Software
Test
10
03.07.2019

Praxis

Action UI in Action

Eigene Shortcuts vergeben zu können ist bei Leibe nichts Neues. Aber eigene Schnellzugriffe und Makrofunktionen erstellen zu können hingegen schon – eine Funktion, in die man sich nach der Einarbeitung zweifelslos verliebt. Die Action UI ist kontextsensitiv, das heißt, es werden je nachdem, ob ihr einen Audioclip, einen MIDI-Clip oder ein Plugin angewählt habt, andere Schnellzugriffe gezeigt. Unter diesen kann man dann noch Favoriten auswählen und sich nur noch diese anzeigen lassen. Quasi die „Collections“-Funktion von Ableton Live 10, nur eben mit Bearbeitungsfunktionen und nicht mit Plugins. Sehr nützlich.

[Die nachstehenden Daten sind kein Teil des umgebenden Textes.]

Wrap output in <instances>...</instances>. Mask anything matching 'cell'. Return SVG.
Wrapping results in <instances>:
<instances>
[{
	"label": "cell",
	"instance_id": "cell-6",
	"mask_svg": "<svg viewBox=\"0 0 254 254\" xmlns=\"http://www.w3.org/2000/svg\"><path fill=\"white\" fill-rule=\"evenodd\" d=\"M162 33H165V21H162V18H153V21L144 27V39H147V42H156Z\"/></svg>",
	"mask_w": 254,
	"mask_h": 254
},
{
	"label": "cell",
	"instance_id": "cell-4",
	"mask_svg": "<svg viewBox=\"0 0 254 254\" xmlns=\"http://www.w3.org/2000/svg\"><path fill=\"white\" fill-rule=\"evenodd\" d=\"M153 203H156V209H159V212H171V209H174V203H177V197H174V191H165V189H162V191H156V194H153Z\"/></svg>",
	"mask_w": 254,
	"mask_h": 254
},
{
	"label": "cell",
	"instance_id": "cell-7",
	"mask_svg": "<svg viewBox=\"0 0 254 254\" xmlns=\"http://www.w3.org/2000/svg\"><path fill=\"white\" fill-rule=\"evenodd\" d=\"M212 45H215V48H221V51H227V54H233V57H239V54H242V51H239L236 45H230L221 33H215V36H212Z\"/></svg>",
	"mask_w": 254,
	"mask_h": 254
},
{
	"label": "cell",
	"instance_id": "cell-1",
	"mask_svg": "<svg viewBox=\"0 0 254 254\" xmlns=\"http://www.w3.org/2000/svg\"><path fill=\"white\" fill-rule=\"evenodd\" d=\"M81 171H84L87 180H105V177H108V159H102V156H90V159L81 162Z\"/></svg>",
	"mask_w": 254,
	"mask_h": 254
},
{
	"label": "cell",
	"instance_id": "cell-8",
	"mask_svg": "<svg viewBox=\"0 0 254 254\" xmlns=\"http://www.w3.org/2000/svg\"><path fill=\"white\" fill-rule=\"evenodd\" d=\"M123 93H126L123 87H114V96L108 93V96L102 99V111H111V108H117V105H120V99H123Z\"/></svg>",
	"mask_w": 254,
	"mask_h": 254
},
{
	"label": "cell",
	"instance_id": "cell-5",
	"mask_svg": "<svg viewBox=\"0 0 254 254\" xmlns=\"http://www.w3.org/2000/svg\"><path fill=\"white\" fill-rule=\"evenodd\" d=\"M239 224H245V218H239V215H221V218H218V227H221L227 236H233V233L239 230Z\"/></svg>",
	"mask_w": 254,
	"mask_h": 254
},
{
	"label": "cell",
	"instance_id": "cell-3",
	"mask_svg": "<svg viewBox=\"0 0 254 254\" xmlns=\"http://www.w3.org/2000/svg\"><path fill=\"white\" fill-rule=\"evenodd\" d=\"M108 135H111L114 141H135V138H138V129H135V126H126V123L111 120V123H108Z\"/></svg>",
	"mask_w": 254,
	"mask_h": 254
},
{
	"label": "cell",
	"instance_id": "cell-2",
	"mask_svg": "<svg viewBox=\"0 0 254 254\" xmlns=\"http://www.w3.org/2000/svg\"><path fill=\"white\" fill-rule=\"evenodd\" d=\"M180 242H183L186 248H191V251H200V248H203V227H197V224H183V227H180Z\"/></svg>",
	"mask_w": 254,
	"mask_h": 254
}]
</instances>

Auch die Gruppierungsfunktion hilft im Arbeitsalltag sehr. Egal ob man eine Gruppe von Schlagzeugspuren (klassischerweise Kick, Snare, zwei Overhead-Spuren und diverse Raummikrofone) nur gemeinsam im Pegel verarbeiten oder phasengenau schneiden möchte – blitzschnell sind Gruppen angelegt. Pro-Tools-Nutzer werden sich ganz zu Hause fühlen in diesem Bereich. 

Stichwort Pro Tools: Eine beliebte Funktion in dem Recoring-Schwergewicht ist der Beat Detective. Mit ein paar wenigen Anpassungen lassen sich minimale Temposchwankungen bei einer Schlagzeugaufnahme quasi per Knopfdruck transientengenau schneiden und dann auch quantisieren. Diese Funktion gibt es jetzt in Waveform unter dem Namen „Groove Doctor“. Sie funktionierte im Test tadellos. Drums wurden sauber geschnitten, auf Wunsch geradegerückt und dann wieder als neuer Audioclip gerendert.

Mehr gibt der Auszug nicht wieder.